Le soluzioni devono includere la depenalizzazione di reati minori, l’espansione delle misure alternative alla detenzione e un maggiore investimento in servizi di supporto psicologico e sociale. In particolare, è fondamentale migliorare l’accesso ai servizi di salute mentale per i detenuti, garantendo che coloro che mostrano segni di disagio psicologico possano ricevere l’assistenza di cui hanno bisogno in modo tempestivo.
Servono riforme strutturali
Il sovraffollamento delle carceri italiane e il crescente numero di suicidi sono problemi urgenti che non possono più essere ignorati. Questi fenomeni rappresentano non solo una crisi umanitaria, ma anche una violazione dei diritti umani fondamentali.

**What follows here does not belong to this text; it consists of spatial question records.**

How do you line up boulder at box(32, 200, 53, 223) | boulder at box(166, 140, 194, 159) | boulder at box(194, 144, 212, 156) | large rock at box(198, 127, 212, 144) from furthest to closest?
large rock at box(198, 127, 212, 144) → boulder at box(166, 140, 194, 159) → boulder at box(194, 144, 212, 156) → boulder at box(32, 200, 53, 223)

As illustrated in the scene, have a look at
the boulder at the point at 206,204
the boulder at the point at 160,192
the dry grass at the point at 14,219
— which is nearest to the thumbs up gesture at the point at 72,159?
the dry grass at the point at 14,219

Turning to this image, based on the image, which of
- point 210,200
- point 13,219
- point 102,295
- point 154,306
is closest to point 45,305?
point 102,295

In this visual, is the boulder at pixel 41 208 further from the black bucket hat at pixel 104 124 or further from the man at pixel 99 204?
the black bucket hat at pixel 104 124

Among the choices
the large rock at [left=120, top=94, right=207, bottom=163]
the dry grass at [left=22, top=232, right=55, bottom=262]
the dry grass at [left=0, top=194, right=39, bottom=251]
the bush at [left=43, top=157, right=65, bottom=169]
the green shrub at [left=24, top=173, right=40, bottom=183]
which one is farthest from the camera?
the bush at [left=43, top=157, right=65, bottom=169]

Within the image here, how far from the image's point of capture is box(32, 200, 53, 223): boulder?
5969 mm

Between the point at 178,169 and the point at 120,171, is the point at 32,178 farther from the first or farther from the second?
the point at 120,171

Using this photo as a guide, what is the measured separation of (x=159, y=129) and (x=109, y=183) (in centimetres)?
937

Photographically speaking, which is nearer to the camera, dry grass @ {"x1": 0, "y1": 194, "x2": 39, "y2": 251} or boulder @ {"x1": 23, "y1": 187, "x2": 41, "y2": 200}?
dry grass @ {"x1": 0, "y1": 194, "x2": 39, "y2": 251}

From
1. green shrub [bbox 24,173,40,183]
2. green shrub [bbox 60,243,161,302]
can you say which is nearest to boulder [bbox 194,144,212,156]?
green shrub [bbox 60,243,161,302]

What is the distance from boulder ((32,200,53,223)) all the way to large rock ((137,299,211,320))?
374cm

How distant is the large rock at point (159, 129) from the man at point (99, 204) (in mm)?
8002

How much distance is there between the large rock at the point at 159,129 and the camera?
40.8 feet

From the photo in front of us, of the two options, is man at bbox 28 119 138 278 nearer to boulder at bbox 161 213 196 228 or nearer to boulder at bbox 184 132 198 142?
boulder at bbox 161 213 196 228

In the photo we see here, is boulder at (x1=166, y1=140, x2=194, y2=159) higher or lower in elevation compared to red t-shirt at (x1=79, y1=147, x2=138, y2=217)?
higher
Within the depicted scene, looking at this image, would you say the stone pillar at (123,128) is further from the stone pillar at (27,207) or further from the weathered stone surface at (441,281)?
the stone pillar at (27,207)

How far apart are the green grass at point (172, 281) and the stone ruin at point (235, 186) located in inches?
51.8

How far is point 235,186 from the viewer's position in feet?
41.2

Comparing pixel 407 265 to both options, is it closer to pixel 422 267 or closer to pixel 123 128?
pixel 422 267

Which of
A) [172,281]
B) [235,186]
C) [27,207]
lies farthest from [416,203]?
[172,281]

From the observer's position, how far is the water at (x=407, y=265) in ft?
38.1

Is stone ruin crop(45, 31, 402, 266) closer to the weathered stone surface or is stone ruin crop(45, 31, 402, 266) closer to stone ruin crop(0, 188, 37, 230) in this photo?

Comunque la si pensi, il carcere è una forma di rieducazione, non la tomba per chi delinque. Il nostro è uno Stato nel quale non si contemplano misure costrittive di fine vita ma si vede il carcere come uno spazio nel quale si può cambiare la propria condizione sociale e morale, tale da uscirne migliori.
È urgente che il governo, le istituzioni e la società civile collaborino per mettere in atto riforme strutturali che possano garantire condizioni di vita dignitose e sicure per tutti i detenuti, ed anche, diciamolo, per tutti coloro che ci lavorano spesso in condizioni di grande disagio, salvaguardando al contempo la loro salute mentale e il loro diritto alla vita.
Non è con “liberi tutti” che si danno risposte, si provocherebbe l’indignazione di chi ha subito reati e violenze e ciò non sarebbe giusto. Si può giustamente rivedere il concetto di fine pena per chi ha commesso reati minori e ha dimostrato di aver compreso l’errore. E soprattutto nessun carcere preventivo in assenza di prove certe e basta con le attese di giudizio dai tempi elefantiaci.
Quanti in stato di arresto vengono poi considerati innocenti? Chiediamocelo.